Rendering Revolution, inoltre, rende omaggio ad altre forme d’arte come la danza, la pittura e la videoart, cercando di racchiudere in un unico abbraccio tutte queste forme d’arte diverse. Chiaramente sarebbe un progetto da vedere e da ascoltare, più che da spiegare, ma abbiamo dato l’idea di un progetto che si dispiega nello spazio permettendo agli ascoltatori di fruire di tutte queste forme di arte contemporaneamente, grazie anche alla collaborazione di artisti come Luca Pincini che ha eseguito tutte le parti al violoncello e come Elisa Barucchieri che si è occupata della danza aerea.

La reazione del pubblico alla ‘musica aumentata’

Il pubblico ha reagito in maniera incredibilmente positiva; pensavo che fosse una cosa destinata solamente alla ricerca e ad artisti musicisti legati con passione a questo tipo di ricerca, invece evidentemente il giochino di questa scatola magica, che permette allo spettatore di muoversi e di fruire di tutte queste forme d’arte, ha divertito ed è stato molto più facile da capire una volta che il pubblico era lì con me, piuttosto che spiegandolo, motivo per cui vi invito anche visitare il sito www.renderingrevolution.net

Stefano Mainetti e il rapporto con la musica

Stefano Mainetti: Professore, artista e uomo; cos’è la musica per lei, intimamente?

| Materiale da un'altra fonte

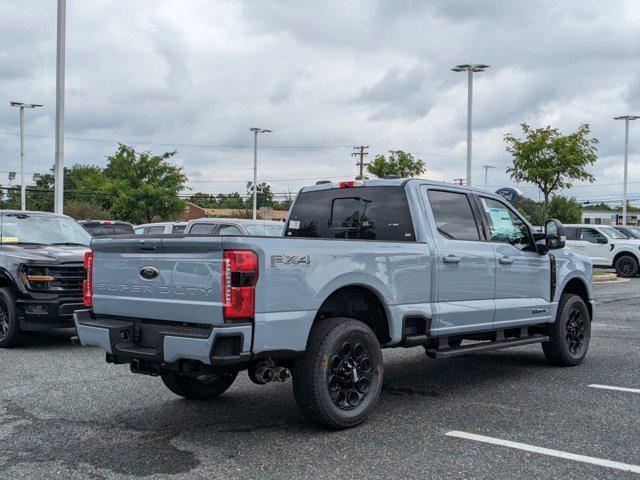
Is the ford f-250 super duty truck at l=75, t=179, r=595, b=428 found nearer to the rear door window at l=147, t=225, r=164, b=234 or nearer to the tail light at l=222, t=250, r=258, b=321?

I suoi progetti futuri in che direzione si stanno orientando?

La musica per me -ci penso spesso- credo che sia, in sintesi, la forma di comunicazione a mia disposizione che mi permette di comunicare più direttamente con il prossimo. Io sento che quello che comunico attraverso la mia musica arriva più direttamente di quanto non arrivino le mie parole, perché probabilmente la parola, che sia scritta o che sia una comunicazione verbale, risente dei filtri, del condizionamento sociale, dell’educazione, della famiglia; è comunque strutturata, mentre con la musica questo non mi succede.

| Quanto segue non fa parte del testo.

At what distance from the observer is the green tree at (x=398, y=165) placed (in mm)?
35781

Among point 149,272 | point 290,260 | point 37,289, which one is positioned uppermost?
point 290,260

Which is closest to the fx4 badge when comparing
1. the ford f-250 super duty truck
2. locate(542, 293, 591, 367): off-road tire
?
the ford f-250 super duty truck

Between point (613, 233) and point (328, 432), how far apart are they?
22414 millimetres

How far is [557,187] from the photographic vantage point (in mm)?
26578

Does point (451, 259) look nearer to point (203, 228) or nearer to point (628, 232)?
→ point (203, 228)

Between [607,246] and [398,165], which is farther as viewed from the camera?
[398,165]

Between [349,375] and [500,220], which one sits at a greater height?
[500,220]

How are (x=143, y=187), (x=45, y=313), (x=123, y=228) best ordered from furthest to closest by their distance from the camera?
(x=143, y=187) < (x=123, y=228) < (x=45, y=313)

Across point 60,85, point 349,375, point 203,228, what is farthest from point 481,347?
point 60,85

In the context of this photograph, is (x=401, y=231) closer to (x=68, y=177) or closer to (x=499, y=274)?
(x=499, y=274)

Riesco ad esprimere esattamente quello che sento e sento che anche dall’altra parte, cioè dalla parte del pubblico, di chi recepisce, di chi ascolta, arriva molto prima, in maniera più corretta; cioè sento di essere più me stesso attraverso la comunicazione della mia musica.

Io mi oriento sempre in maniera poliedrica; ho sempre avuto una passione per la musica in generale, quindi non a caso ho scritto progetti per musica sinfonica, così come anche progetti di film dell’orrore per Lucio Fulci, dischi per il Papa, commedie come “Orgoglio”, fiction per Raiuno, insomma, mi piace tutta la musica e non mi piace specializzarmi. Ecco, mi piace sperimentare. Anche Rendering Revolution è una sperimentazione, amo mettermi in gioco, tentare di andare oltre. Credo che sia l’unica cosa per rimanere giovani dentro.

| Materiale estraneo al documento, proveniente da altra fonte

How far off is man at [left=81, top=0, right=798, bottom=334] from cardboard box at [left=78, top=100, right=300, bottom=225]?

Mainetti e il suo rapporto con i giovani

Anche questa esperienza dell’insegnamento in Conservatorio a Santa Cecilia è una gran cosa; rimanere in contatto con i giovani, con quelle che sono le loro esigenze, ma anche la loro creatività è uno stimolo per me e glielo dico spesso. Oltre ad insegnare io imparo da loro, è un rapporto reciproco di do ut des, cioè resto sempre in contatto cercando di recepire non solo le tendenze ma anche il loro spirito, cercando di emularlo e di apprendere, cercando di arricchirmi, per quello che posso, un pochino sempre di più. Ogni giorno.